EXERCISE DETAILS:
Update the material below from the line with "Which is the" through the line with "0.43 meters" by changing "pink chrysanthemum" to "white carnation", and write out those lines again with everything else left as it is.

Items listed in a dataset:
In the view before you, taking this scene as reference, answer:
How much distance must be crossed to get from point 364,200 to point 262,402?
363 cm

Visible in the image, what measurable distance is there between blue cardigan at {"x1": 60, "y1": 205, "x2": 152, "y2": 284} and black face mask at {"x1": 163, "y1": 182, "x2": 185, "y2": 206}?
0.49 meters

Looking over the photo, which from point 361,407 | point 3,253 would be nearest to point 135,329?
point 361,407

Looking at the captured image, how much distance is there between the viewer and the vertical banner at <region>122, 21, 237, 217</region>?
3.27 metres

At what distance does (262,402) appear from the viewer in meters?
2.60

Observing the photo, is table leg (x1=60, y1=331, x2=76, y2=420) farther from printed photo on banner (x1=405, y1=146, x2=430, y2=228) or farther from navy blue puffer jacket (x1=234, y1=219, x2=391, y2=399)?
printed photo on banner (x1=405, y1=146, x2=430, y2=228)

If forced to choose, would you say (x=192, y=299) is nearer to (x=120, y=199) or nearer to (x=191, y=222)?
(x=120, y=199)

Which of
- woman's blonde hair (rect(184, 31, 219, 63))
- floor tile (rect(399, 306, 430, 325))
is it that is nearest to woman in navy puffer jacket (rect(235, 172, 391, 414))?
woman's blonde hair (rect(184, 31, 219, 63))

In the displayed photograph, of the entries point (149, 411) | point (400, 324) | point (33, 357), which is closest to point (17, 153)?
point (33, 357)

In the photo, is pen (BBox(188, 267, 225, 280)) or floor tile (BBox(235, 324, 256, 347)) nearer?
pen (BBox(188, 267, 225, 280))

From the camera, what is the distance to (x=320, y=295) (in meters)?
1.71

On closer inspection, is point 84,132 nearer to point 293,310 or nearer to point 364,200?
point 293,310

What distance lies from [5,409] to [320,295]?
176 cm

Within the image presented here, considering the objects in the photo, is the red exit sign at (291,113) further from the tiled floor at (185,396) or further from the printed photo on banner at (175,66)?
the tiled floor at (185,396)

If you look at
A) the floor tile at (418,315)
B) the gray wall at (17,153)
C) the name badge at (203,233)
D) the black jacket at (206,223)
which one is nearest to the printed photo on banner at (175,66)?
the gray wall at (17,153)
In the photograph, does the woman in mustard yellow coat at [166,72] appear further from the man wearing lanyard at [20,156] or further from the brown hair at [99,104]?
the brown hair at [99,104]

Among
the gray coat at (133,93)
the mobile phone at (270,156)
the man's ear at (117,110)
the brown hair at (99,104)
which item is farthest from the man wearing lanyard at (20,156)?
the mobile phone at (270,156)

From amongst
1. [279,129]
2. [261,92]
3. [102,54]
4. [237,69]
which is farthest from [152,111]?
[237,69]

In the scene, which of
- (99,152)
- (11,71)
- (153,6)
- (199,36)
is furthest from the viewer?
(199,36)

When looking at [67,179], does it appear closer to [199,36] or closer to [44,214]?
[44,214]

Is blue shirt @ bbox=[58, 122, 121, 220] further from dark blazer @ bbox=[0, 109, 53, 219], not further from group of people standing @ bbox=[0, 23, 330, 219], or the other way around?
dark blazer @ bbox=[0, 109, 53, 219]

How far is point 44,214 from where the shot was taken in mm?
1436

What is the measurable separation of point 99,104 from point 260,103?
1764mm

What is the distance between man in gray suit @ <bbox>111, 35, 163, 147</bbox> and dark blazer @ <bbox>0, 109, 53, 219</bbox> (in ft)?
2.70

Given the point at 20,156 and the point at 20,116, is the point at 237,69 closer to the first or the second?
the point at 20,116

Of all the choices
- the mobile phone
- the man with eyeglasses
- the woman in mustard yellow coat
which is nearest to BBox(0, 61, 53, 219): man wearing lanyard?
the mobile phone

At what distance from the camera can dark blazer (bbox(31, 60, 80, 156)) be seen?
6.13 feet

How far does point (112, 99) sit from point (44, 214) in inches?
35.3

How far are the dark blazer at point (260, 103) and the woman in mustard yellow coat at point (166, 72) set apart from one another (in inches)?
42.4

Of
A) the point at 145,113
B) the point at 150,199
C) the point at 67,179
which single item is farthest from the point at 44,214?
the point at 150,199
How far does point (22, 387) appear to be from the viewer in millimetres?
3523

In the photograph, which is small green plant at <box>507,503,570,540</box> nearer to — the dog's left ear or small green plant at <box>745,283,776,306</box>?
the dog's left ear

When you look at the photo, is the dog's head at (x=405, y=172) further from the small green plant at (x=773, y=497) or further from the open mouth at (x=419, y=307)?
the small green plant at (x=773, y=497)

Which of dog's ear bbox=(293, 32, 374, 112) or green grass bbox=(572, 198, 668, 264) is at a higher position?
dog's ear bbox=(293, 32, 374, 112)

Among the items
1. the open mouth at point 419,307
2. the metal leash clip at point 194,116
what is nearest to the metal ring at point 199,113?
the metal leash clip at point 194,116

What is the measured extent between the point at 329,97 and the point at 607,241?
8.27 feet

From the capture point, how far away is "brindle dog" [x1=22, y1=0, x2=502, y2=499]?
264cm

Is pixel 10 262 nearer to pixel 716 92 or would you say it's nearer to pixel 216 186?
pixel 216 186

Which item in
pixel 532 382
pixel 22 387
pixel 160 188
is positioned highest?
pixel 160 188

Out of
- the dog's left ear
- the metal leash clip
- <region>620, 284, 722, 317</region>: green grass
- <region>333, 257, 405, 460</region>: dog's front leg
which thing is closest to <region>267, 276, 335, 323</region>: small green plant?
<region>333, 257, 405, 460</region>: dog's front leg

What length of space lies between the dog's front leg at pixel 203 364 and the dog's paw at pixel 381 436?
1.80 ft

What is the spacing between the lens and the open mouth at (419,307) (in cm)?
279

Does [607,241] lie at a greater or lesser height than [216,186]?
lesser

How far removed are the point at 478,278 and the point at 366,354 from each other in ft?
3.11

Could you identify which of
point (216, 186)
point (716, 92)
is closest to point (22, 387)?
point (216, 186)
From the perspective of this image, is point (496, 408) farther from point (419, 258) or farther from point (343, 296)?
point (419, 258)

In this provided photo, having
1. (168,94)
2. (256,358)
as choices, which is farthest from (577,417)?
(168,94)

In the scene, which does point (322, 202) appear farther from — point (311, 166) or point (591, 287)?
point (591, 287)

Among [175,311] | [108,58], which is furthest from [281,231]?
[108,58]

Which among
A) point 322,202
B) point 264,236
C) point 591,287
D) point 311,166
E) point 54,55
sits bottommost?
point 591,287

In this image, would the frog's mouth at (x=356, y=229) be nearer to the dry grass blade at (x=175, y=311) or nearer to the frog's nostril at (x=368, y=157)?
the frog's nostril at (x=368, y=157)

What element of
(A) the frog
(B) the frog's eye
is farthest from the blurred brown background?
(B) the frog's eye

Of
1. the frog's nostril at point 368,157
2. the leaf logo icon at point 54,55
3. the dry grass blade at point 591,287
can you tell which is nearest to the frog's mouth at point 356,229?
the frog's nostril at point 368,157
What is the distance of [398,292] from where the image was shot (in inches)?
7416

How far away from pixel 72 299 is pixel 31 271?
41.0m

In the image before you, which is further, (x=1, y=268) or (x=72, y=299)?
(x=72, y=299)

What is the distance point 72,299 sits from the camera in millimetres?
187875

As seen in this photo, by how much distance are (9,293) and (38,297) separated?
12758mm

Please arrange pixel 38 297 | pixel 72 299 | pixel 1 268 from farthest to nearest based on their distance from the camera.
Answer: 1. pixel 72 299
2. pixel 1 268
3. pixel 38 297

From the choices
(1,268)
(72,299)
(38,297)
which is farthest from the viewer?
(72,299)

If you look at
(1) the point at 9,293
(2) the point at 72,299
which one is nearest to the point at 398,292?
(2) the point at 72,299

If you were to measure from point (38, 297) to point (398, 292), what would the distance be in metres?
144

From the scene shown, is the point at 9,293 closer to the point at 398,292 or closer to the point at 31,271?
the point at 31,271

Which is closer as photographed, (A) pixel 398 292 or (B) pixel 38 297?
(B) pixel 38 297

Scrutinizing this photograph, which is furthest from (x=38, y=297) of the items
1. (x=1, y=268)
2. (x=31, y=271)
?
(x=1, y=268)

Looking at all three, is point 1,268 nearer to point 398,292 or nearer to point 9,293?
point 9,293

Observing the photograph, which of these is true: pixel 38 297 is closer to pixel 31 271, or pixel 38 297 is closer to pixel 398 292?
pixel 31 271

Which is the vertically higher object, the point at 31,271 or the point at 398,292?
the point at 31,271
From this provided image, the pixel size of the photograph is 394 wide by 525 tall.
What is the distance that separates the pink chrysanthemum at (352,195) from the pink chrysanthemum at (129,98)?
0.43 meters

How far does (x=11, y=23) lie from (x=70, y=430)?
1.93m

RESPONSE:
Which is the vertically higher object, the point at 31,271 or the point at 398,292?
the point at 31,271
From this provided image, the pixel size of the photograph is 394 wide by 525 tall.
What is the distance that separates the white carnation at (352,195) from the white carnation at (129,98)?
0.43 meters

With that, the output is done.